April 8th, 2010 · No Comments

From one of our favorite cookbooks, Cooking for Two 2009 (by Cook’s Illustrated & The America’s Test Kitchen), this is a recipe that we go back to again and again. It’s so good!

Chicken with Israeli Couscous, Spinach, and Feta

Serves 2

Note: Israeli couscous is larger than traditional couscous and therefore must be simmered. orzo can be substituted.

1/4 c. unbleached all-purpose flour
2 (6- to 8- ounce boneless, skinless chicken breasts, trimmed
Table salt and ground black pepper
3 Tbsp. olive oil
3/4 c. Israeli couscous (see note above)
1 shallot, minced (about 3 Tbsp.)
3 garlic cloves, minced (about 3 Tbsp.)
1/2 tsp. grated zest plus 3 Tbsp. fresh juice from 1 lemon
1/4 tsp. red pepper flakes
1 3/4 c. low-sodium chicken broth
6 oz. baby spinach (about 6 cups)
2 oz. feta cheese, crumbled (about 1/2 c.)

1. Adjust an oven rack to the middle position and heat the oven to 200 degrees. Place the flour in a shallow dish. Pat the chicken dry with paper towels and season with salt and pepper. Working with one breats at a time, dredget the chicken in the flour, shaking off excess. (Sometimes we skip this step.)

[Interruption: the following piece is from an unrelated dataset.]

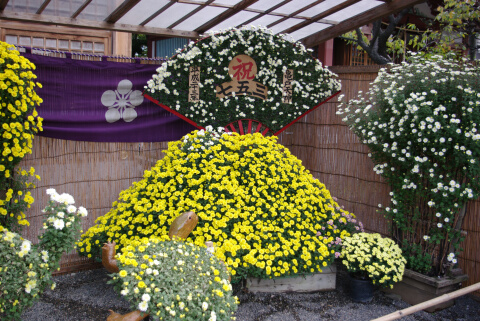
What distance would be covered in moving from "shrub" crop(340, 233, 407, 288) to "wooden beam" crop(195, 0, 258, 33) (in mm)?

2. Heat 1 Tbsp. of the oil in a 10-inch nonstick skillet over medium-high heat until just smoking. Carefully lay the chicken breasts in the skillet and cook until well browned on the first side, 6 to 8 minutes. Flip the chicken breasts, reduce the heat to medium and continue to cook until the thickest part of the breast registers 160 to 165 degrees on an instant-read thermometer, 6 to 8 minutes longer. Transfer the chicken to a plate, tent loosly wiht foil, and let rest in the warm oven while prepping the couscous.

3. Wipe out the skillet with a wad of paper towels. Add 1 Tbsp. more oil and the couscous to the skillet and toast over medium heat until light golden, about 2 minutes. Stir in the shallot, 2 tsp. of the garlic, 1/4 tsp. of the lemon zest, and 1/8 tsp. of the pepper flakes and cook until fragrant, about 30 seconds.

4. Stir in the broth and bring to a simmer, then reduce the heat to medium-low and cook, stirring often, until the liquid is absorbed and the couscous is al dente, 8 to 10 minutes.

5. Meanwhile, whisk 1 Tbsp. of the lemon juice, remaining 1 Tbsp. of oil, remaining 1 tsp. garlic, remaining 1/4 tsp. lemon zest and remaining 1/8 tsp. pepper flakes together in a small bowl.

6. Stir in the spinach, one handful at a time, into the skillet and cook until wilted, about 5 minutes. Off the heat, stir in the feta and remaining 1 Tbsp. lemon juice and season with salt and pepper to taste. Divide the couscous between two plates and top with the chicken. Drizzle with the lemon juice mixture and serve.

I think the photo above was a double recipe.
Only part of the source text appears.